#### Study text

Posted in: Theology

“Sin unto death” and “Sin not unto death”

By Bob Passantino

Copyright 1994 by Bob Passantino.
1 John 5:16-17: “Sin unto death” and Sin not unto death”


  1. The Theme of 1 John
    1. In one sense, the Christian does not sin (1 John 3:9; 5:18).
    2. In another sense, the Christian does sin (1 John 1:8; 2:1; 5:16).
  2. Interpretations Concerning the Relationship of Sin to the Believer (1 John 1:5-2:2; 3:4-10; 5:16-18)
    1. The inability to sin is the conduct of the “new nature” (= sperma, 3:9) and the fact of sinning as that of the “old nature.”
      1. This is rejected because it is the person who is born of God, not the sperma, who does not sin.
      2. It is also rejected because neither the “old nature/new nature” terminology nor concept is expressed or implied in 1 John.
    2. The present tense of hamartanein in 3:9 and 5:18 means that the believer does not habitually sin, while the aorist tense in 2:1 shows that the sin of the believer is to be understood as an occasional sin.
      1. This is rejected because the present tense of hamartanein is used in 5:16 with reference to the sinning of a believer.
      2. It is also rejected because the present tense is also used in 1:8.
    3. The two aspects of the believer’s sinning and not sinning as two levels in the Christian life, in which the second (not sinning) is the actualization of perfection.
      1. This is rejected because no such “progression” of the believer is indicated anywhere in 1 John.

#### Required work
Extend the outline on sin in 1 John, picking up after its last point.

#### Dataset extract
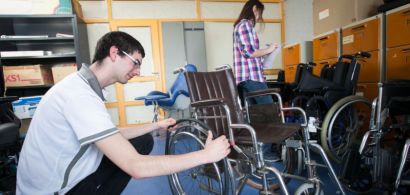 Julien et Camille, étudiants membres de l'association Humabio, réparent des fauteuils roulants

#### The answer
      2. It is also rejected because both the believers’ sinning and the believers’ not sinning are asserted equally and at all times.
    4. Another interpretation recognizes the polemical nature of 1 John.
      1. The statements that believers do sin are directed against the false believers, the opponents who dared to claim that believers never (or are beyond) sin.
      2. Nevertheless, to the believing community 1 John stresses the ideal of a life without sin for one who is a child of God.
      3. This interpretation is persuasive, and fits with Scholer’s interpretation of 1 John 5:16-17.
  3. The Context of 1 John 5:16-17
    1. The immediate context is concerned with confident, effective prayer within the believing community (5:14-15), which is then focused on the very serious problem of what to do when a sinning brother is observed.
    2. The terms in question are “sin not unto death” (hamartia ou pros thanaton); “sin unto death” (hamartia pros thanaton); and “prayer” (erotan) forbidden for the sin unto death.
  4. Possible Interpretations of 1 John 5:16-17
    1. The Neo-orthodox interpretation (Bultmann)
      1. This passage is an appendix added to the original letter by a later ecclesiastical redactor.
      2. This passage abandons the dialectical understanding of Christian existence reflected in 1:5-2:2 and 3:4-10.
      3. This passage reflects the later church’s interest in regulations concerning repentance.
      4. This interpretation is rejected for three main reasons.
        1. A change in subject does not necessarily prove a change in authorship and origin.
        2. W. Nauk (Die Tradition und der Charakter des ersten Johannesbriefes) gives comprehensive linguistic and structural analysis supporting this passage’s integral relationship to 1 John.
        3. Scholer’s interpretation (below) correlates this passage with the rest of 1 John.
    2. The Old Testament/Intertestamental Jewish distinctions regarding sin.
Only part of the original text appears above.